To the editor,
As a 35-year resident of Wingham and area, I was so proud that North Huron council, led by Reeve Bernie Bailey, responding to the request of a group from our local high school, decided to raise the Pride flag at town hall.
And then the reaction set in.
The anti-Pride sentiment is hateful and uninformed intolerance, bigotry cowering behind the shield of religion and homophobia. When our children went to F.E. Madill Secondary School some 30 years ago, the harassment of those perceived to be gay was rampant in the halls, the buses, and in the parking lots. How many of the suicides at Madill and other high schools have been the direct result of this endless bullying, ostracising, and violence, now amplified by postings on social media?
It must end!
Shame on Coun. Palmer. And shame on Huron-Bruce MP Ben Lobb for voting against the bill that would ban conversion “therapy.” The recent Netflix documentary Pray Away (2021) shows the abusive nature and tragic results of this so-called “therapy.”
Being LGBT is not a sin. It is not a sickness. It is not a choice. It is a part of the wonderful diversity of what it means to be human. As my sister has said about her son with Down syndrome, “God doesn’t make junk!”

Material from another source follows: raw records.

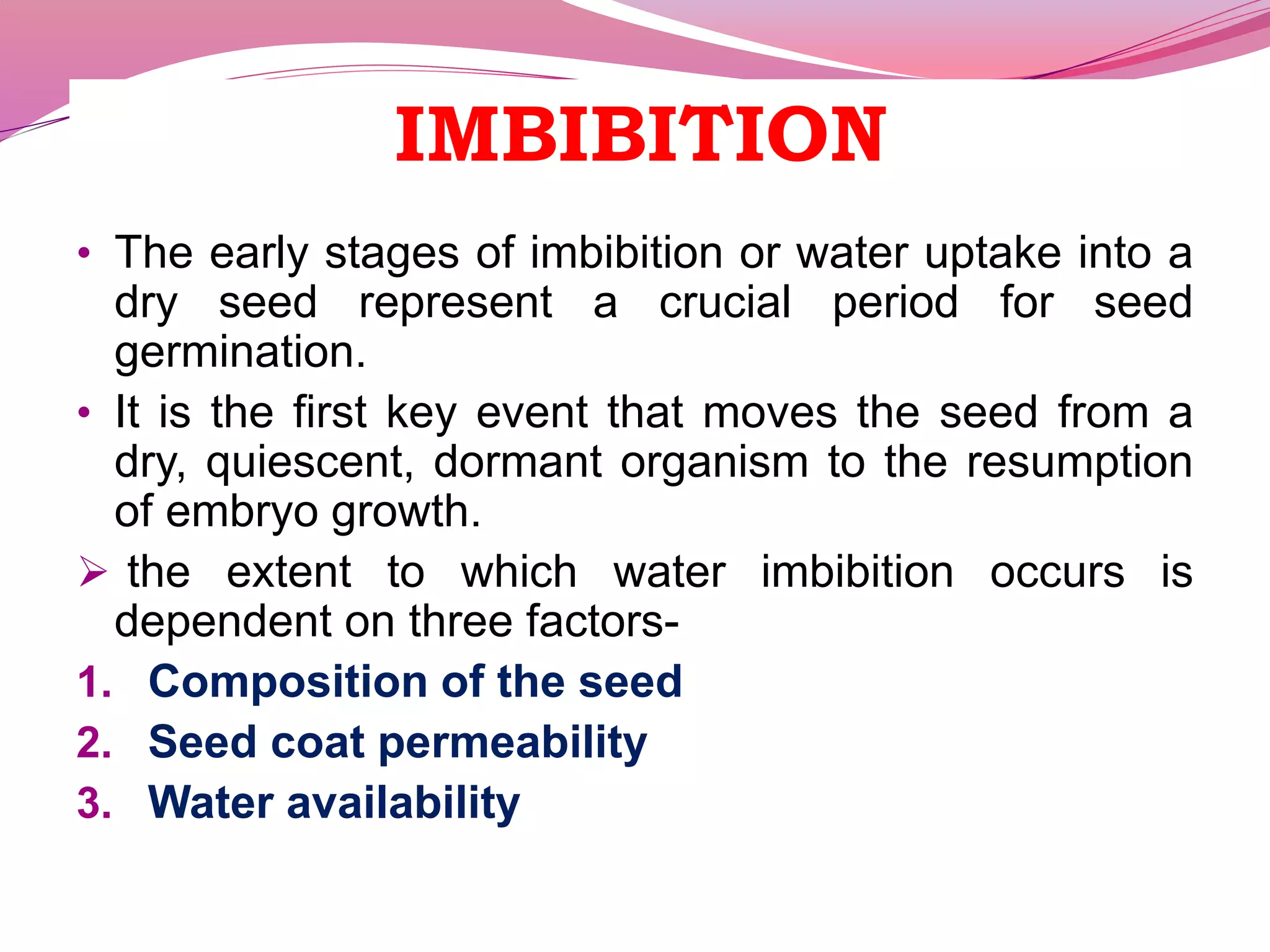 IMBIBITION

• The early stages of imbibition or water uptake into a dry seed represent a crucial period for seed germination.

• It is the first key event that moves the seed from a dry, quiescent, dormant organism to the resumption of embryo growth.

➢ the extent to which water imbibition occurs is dependent on three factors-

1. Composition of the seed
2. Seed coat permeability
3. Water availability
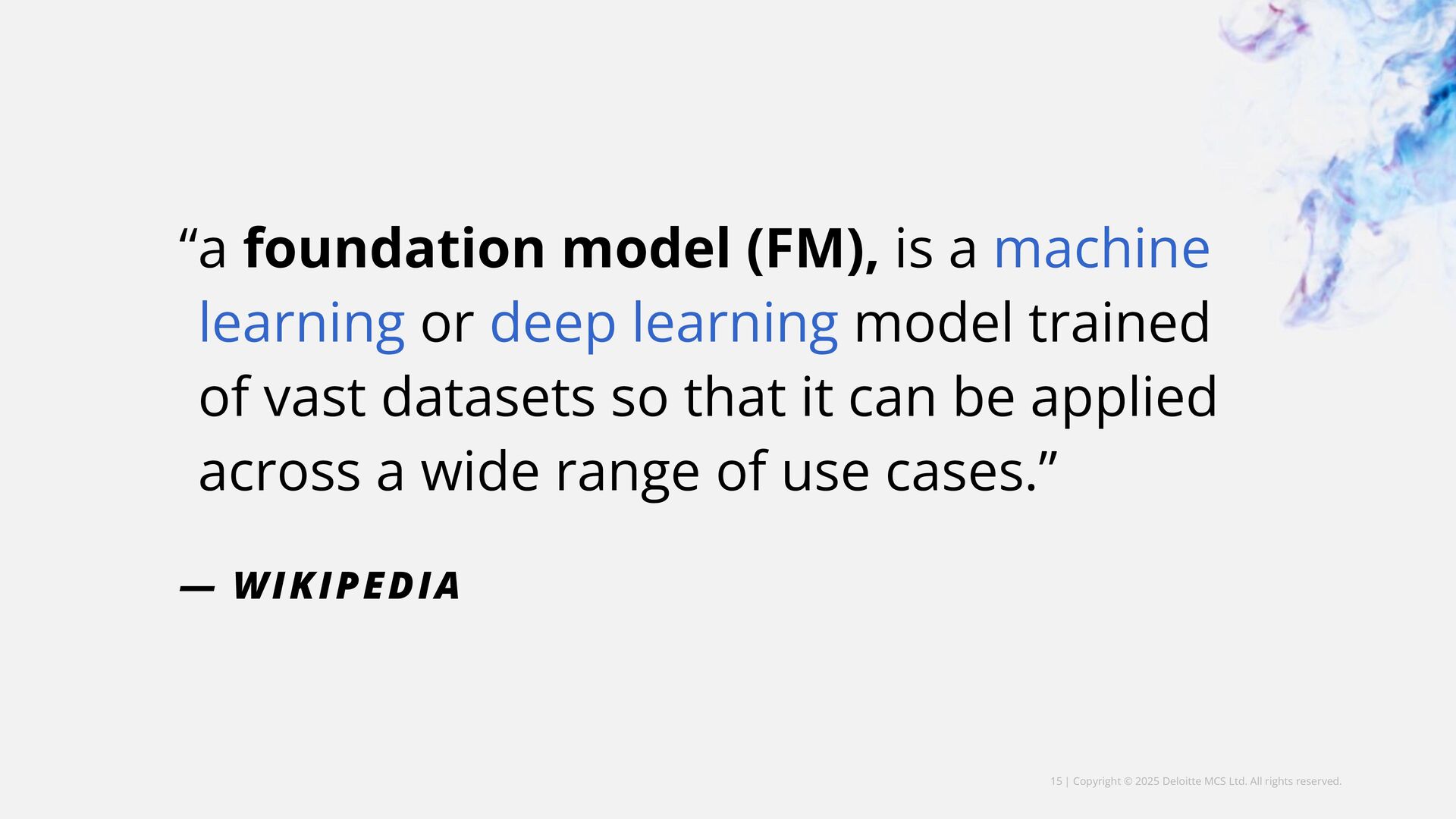 “a foundation model (FM), is a machine learning or deep learning model trained of vast datasets so that it can be applied across a wide range of use cases.”

— WIKIPEDIA

15 | Copyright © 2025 Deloitte MCS Ltd. All rights reserved.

In my family history research, I have uncovered many examples of ancient prejudices that were harmful, and even deadly, to those who were different in some way or other.
Left-handed people were persecuted and said to be sinister and demon-possessed at one time.
My mother’s ancestors in 1640s New Haven, Connecticut witnessed the execution of an eccentric pig-keeper who had a bad eye, after one of the sows in his care bore a stillborn, deformed piglet that had only one eye in the middle of its forehead. Superstitious villagers noticed that the eye looked like the pig-keeper’s bad eye and accused him of having intercourse with the sow. He was endlessly harangued and interrogated, thrown in jail, and when he refused to acknowledge his “sin” of bestiality, was hanged, just as the Bible demanded in Leviticus. But first they slew the sow right in front of him with a sword!
Some of my mother’s other ancestors lived near Salem, Massachusetts, where a prominent Christian minister, Cotton Mather, instigated the persecution of “witches.” between February 1692 and May 1693. More than two hundred people were accused. Thirty were found ‘guilty,” 19 of whom were hanged and at least five people died in jail. Nonsense and mass hysteria, but justified by Mather as God’s will. In November 2001, years after the celebration of the 300th anniversary of the trials, the Massachusetts legislature passed an act exonerating all who had been convicted and naming each of the innocent.
There comes a time when past error, ignorance, and evil must be acknowledged and called out for what they are.
Is the complainant to North Huron council, Mr. Kikkert, and Coun. Palmer aware of the origin of the taunt that, in the past, gay men were considered nothing better than people fit to start a fire? Are they aware that many Christians and other people of faith do not agree with them? It is wilful blindness to just pretend that the persecution of the LGBT community is inconsequential. Just like the fear-mongering towards the Chinese and the imposition of a head tax after they built our railways in western Canada well over a century ago. Just like the way Canada turned a blind eye, turning back a shipload of Jewish refugees in the late 1930s, condemning them to an unbelievably cruel fate in Nazi Germany. Just like those who, when they see “Black lives matter,” complain that “All lives matter; why should Blacks get all the attention?” Recognizing the rights and value of an oppressed minority in no way lessens the value and rights of the dominant majority. It is a dark and grim day when we turn a blind eye to human suffering!
In the late 18th century, Irish statesman Edmund Burke said, “The only thing necessary for the triumph of evil is for good men to do nothing.”
Thank you to the gay-straight alliance at F.E. Madill, Bernie Bailey, Trevor Seip, and so many others – all good people who do NOT choose to turn their heads and do nothing.